■ Texte retenu
Mais l’enquête s’est ensuite enlisée, plusieurs failles apparaissant dans la procédure, et la qualification terroriste avait finalement été abandonnée. Pour la présidente du tribunal, Corinne Goetzmann, « l’audience a permis de comprendre que le groupe de Tarnac était une fiction ».

Au cours du procès, les débats ont notamment tourné autour du « PV 104 », procès-verbal d’une filature de dix-neuf heures entre les 7 et 8 novembre 2008 sur la Mercedes de Julien Coupat et Yildune Lévy. Il constitue la pièce centrale de l’accusation mais de nombreuses erreurs et anomalies ont été mises en évidence par la défense. Ainsi pour Mme Goetzmann, « le procès-verbal de surveillance ne démontre pas qu’ils seraient les auteurs des dégradations ».

■ À faire
1 - Relevez toutes les personnes désignées par leur nom dans l'extrait sur le procès de Tarnac.
2 - Prolongez l'extrait sur le procès de Tarnac à partir de sa dernière phrase.

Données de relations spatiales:

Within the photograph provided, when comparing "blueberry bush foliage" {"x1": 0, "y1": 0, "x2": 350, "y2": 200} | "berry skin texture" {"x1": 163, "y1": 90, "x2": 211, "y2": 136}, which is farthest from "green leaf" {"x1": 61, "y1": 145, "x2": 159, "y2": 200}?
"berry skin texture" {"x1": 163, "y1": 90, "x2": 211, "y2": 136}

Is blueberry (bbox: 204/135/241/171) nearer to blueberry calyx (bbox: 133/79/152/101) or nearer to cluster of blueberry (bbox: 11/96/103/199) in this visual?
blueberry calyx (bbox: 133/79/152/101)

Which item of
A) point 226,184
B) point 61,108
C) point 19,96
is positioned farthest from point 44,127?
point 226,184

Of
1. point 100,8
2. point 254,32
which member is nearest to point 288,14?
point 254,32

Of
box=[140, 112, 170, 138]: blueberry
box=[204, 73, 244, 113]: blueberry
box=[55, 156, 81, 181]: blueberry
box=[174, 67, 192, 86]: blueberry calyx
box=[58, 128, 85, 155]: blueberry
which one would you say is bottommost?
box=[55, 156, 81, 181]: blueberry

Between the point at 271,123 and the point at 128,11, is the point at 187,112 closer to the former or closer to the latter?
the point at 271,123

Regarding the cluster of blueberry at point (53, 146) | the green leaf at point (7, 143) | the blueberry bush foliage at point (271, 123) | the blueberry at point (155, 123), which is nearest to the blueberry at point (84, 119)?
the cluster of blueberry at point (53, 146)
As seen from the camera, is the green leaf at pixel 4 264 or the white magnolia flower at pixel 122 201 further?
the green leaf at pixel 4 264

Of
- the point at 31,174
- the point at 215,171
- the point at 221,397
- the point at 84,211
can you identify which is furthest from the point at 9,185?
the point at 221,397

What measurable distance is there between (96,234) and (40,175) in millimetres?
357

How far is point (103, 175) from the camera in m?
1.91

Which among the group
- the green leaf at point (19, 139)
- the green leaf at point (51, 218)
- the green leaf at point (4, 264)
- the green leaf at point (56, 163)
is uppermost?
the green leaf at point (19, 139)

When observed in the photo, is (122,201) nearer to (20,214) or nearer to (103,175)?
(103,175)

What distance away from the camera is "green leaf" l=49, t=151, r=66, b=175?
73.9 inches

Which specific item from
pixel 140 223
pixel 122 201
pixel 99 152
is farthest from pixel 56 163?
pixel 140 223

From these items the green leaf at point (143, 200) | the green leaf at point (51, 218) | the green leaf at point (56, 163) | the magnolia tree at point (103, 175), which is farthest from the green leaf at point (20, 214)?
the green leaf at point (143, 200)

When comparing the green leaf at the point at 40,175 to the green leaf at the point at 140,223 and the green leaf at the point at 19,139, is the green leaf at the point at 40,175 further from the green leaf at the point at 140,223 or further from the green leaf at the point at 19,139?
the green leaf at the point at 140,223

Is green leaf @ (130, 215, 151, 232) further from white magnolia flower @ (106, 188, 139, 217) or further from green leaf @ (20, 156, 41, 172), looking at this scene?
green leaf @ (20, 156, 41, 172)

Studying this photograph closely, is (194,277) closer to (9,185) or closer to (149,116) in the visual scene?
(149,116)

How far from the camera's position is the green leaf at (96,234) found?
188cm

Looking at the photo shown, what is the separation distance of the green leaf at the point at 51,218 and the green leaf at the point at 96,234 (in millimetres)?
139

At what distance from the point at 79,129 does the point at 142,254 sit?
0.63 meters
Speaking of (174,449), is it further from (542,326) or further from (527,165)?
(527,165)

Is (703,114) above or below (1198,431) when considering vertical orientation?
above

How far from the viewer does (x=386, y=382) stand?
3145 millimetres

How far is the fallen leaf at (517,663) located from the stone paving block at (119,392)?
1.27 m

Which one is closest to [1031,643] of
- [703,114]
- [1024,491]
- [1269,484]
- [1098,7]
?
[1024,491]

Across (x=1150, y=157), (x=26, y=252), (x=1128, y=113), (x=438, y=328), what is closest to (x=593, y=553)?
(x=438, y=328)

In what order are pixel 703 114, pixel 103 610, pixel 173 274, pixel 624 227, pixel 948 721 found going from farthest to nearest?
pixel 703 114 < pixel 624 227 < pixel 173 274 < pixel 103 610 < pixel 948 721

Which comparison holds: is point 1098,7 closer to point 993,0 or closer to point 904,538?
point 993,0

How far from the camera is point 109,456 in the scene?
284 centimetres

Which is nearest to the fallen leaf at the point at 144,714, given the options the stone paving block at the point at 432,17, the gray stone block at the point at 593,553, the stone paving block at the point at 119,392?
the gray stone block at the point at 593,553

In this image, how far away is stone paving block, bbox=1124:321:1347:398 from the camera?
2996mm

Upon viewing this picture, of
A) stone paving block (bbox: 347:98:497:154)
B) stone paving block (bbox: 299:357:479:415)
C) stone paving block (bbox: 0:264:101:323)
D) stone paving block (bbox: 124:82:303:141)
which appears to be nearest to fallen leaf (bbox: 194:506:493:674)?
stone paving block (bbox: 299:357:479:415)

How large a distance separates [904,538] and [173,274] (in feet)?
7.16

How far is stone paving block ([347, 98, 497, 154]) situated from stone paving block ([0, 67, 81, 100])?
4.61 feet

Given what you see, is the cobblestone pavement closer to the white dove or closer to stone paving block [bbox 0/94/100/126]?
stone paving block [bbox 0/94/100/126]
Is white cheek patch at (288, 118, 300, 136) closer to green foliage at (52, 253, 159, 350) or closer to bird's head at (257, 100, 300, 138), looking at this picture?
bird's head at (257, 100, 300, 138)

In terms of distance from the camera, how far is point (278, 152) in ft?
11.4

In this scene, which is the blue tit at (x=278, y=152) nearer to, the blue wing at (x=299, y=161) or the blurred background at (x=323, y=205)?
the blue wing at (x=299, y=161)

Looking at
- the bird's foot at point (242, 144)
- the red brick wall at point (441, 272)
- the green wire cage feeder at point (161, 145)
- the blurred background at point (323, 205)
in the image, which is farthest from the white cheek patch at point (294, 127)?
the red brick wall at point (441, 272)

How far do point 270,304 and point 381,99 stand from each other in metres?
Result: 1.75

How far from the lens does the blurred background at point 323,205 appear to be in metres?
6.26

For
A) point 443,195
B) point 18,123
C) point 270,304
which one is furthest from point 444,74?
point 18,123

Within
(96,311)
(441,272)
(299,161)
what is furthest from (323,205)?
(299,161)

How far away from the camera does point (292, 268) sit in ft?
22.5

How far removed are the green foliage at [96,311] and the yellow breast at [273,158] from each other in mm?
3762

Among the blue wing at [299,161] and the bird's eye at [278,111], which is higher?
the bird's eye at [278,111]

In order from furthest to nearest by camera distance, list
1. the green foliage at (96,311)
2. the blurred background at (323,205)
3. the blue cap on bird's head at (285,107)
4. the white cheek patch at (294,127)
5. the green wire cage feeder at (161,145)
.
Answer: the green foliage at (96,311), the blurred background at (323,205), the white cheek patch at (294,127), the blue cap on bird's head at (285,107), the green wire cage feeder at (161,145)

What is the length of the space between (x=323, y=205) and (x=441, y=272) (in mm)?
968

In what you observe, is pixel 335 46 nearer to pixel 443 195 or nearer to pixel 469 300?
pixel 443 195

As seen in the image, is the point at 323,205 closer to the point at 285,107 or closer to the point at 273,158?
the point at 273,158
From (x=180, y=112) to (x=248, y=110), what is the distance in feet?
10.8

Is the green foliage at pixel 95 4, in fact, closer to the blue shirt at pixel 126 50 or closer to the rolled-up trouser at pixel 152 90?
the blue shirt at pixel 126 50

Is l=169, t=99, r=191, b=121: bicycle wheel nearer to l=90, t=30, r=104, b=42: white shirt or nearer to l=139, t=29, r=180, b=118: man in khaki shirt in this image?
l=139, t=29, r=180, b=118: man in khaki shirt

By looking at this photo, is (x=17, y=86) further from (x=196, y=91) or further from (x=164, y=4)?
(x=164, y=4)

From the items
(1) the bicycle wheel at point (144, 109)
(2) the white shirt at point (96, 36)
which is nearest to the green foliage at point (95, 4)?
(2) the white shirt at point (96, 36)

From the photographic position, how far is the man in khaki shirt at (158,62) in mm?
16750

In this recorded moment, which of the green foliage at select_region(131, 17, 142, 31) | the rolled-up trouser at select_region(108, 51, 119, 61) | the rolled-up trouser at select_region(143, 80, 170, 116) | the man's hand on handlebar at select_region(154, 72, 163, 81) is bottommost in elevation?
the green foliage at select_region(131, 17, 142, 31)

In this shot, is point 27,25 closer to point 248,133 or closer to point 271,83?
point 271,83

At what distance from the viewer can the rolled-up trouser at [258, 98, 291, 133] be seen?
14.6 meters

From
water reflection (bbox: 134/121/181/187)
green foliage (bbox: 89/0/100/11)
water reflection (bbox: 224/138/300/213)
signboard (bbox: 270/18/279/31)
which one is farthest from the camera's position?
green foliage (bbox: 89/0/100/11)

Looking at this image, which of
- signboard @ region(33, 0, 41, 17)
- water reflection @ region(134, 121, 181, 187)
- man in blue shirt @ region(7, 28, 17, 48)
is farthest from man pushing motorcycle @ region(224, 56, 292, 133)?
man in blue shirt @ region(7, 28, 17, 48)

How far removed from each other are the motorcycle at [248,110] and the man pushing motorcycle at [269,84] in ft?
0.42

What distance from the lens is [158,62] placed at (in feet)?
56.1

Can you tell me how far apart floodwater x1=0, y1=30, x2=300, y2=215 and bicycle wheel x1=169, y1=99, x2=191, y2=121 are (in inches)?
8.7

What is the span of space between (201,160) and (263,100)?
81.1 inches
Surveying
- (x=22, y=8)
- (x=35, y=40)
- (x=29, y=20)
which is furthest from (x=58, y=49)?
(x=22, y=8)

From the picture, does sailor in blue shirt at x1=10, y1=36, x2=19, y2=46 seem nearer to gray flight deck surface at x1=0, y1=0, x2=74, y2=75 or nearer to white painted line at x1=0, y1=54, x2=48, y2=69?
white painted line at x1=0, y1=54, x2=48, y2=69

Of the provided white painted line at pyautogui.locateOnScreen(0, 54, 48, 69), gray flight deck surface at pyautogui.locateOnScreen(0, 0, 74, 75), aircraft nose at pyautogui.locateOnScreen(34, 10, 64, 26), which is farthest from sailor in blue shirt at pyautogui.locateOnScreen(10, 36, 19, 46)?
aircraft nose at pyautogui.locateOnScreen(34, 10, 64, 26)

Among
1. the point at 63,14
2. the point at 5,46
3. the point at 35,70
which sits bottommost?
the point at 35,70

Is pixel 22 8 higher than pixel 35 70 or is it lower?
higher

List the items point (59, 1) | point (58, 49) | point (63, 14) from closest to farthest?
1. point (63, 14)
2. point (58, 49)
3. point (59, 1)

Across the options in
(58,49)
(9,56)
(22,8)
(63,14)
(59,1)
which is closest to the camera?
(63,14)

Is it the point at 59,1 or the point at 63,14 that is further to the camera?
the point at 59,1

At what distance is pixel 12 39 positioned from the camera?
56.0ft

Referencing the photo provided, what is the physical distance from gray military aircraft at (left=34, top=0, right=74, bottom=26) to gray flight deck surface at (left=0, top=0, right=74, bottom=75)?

■ Réponses
1 - Corinne Goetzmann, Julien Coupat, Yildune Lévy

2 -
Les méthodes de l’antiterrorisme critiquées

Le procureur de la République, Olivier Christen, avait d’ailleurs requis des peines symboliques fin mars : quatre ans d’emprisonnement dont quarante-deux mois avec sursis contre Julien Coupat, et deux ans dont vingt-deux mois avec sursis pour Yildune Lévy. Soit, respectivement, six mois et deux mois ferme : exactement la durée de la détention provisoire effectuée par l’un et l’autre au lendemain de leurs interpellations, en 2008.

« Il faut prendre en compte le temps passé et [leur] personnalité. Et la société n’aurait rien à gagner à ce qu’ils soient condamnés à des peines qui les ramèneraient en prison », avait expliqué M. Christen avant d’admettre que « le “groupe de Tarnac” n’existe pas ; c’est une construction policière ». De leur côté, les avocats de la défense ont plaidé une relaxe générale, dénonçant les méthodes de l’antiterrorisme dans cette enquête et « une procédure où il n’y a plus rien à sauver ».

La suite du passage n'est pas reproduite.